## Your objective
Using the column on police waistlines below, mark each statement yes or no and quote the words that settle it: 1. The seven caught shoplifting were chased down by potbellied patrolmen. 2. The current standard is 34 inches. 3. Neighborhood kids stood by in fear of the trim policemen.

** Start of Text shown **

Published March 5, 2000
Sunstar - Baguio
The Big Belly
First, (when was that?), it was waistline smaller than chests. Now, it’s 34 inches or bust. So, is it going to stick this time? Well...
For starters there can be no quarrel about slim and trim policemen being more assuring than cops with swollen guts. That assessment is born out of experience too. We did have our little scrape with the law as high school juveniles, a potential career as thieves snapped by lean and mean patrolmen who chased us down during one of our shoplifting capers.
The seven of us who were caught have been forever grateful for that, though I must say we could have outrun the potbellied sorts of current familiarity. But that would have probably led us further down the low road.
I remember, too, a couple of Baguio’s finest who lived in the old neighborhood. Each morning as they strode by on their way to man their shift, neighborhood kids stood by respectfully, not in awe nor in fear of their trim figures and fresh khakis.
Those were gentler and more innocent times of course. These days, police work is a lot more than cutting a fine figure. Society and its crimes are more complex and demand more daring, imaginative and cerebral approaches.
But while it may be argued that a fat cat is no less intelligent than a lean one, it is still conceivably more assuring for the public when it’s a trim cop at work. Besides a fat gut on a cop almost always raises the suspicion that the man may be prone to taking the path of least resistance, whether intellectually of physically.

** End of Text shown **
** Start of Record list **

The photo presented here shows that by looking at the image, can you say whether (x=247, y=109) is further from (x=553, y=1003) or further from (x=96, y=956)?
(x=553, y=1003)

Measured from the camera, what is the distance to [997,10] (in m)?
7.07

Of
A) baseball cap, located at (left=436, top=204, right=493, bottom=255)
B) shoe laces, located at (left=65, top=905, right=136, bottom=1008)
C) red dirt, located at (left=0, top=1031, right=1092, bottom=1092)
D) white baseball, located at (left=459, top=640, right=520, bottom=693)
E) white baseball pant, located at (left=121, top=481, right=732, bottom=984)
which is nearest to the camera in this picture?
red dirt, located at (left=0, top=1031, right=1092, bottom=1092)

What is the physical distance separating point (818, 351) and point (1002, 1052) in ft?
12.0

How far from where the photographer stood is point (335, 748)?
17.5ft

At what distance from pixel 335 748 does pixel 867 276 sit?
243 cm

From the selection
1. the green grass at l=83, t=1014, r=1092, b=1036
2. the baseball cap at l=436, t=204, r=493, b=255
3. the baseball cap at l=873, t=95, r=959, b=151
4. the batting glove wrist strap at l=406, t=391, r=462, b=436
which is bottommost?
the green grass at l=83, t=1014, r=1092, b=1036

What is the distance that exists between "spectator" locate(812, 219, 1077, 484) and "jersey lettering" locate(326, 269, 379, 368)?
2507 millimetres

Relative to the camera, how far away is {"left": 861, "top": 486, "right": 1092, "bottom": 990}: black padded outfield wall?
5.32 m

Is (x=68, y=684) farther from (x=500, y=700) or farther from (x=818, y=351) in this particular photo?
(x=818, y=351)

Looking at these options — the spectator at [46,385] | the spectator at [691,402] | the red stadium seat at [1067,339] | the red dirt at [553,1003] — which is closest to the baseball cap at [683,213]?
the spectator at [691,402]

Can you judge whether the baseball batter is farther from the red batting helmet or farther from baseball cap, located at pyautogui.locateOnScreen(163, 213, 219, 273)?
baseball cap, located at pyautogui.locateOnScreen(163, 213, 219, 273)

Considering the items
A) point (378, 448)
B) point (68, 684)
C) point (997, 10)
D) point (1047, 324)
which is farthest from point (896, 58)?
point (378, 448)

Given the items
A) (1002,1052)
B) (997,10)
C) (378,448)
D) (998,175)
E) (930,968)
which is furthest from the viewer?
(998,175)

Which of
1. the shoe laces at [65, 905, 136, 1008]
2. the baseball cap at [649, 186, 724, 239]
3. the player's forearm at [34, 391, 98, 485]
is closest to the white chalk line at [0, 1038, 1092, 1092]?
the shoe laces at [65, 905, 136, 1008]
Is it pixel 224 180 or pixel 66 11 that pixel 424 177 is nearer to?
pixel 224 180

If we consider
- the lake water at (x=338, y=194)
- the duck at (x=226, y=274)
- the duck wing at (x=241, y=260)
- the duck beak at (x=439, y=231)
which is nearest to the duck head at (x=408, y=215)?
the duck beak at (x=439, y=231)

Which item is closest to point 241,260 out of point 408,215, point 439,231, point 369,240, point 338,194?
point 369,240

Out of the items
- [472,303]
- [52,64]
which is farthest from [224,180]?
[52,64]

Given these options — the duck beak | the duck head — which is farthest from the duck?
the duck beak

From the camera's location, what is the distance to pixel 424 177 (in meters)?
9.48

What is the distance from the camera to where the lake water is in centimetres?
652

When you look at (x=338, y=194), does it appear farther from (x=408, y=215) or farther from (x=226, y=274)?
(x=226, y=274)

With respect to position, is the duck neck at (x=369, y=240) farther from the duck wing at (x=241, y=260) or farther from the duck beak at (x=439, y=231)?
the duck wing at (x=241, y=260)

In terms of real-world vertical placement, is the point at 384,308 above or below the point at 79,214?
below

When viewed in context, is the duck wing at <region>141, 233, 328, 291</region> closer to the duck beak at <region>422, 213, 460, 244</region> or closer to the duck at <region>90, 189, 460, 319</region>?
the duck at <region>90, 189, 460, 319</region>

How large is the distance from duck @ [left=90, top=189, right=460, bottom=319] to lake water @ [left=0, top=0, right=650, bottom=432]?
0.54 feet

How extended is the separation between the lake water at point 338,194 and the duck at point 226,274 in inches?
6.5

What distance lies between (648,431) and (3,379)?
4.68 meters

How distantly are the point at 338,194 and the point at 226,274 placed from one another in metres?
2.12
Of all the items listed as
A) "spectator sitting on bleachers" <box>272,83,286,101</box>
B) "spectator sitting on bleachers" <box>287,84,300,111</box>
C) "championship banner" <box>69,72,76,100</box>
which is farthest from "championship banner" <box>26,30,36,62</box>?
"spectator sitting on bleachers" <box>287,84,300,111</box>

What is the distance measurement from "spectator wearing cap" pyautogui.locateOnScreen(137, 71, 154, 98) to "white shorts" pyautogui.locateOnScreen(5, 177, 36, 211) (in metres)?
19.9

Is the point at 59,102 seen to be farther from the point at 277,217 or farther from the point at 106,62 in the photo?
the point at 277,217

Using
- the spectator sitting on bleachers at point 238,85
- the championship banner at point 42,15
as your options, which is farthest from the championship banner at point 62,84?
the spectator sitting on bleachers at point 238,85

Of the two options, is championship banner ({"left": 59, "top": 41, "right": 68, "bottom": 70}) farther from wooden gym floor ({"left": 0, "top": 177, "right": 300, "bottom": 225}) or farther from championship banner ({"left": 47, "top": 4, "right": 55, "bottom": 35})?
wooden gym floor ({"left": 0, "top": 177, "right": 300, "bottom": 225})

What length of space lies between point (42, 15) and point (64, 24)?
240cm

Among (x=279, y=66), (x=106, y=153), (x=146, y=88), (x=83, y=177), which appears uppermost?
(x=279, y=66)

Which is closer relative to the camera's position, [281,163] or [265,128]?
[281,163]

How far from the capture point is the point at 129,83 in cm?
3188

** End of Record list **

## Answer below
1. No: "snapped by lean and mean patrolmen who chased us down during one of our shoplifting capers."
2. Yes: "Now, it’s 34 inches or bust."
3. No: "neighborhood kids stood by respectfully, not in awe nor in fear of their trim figures and fresh khakis."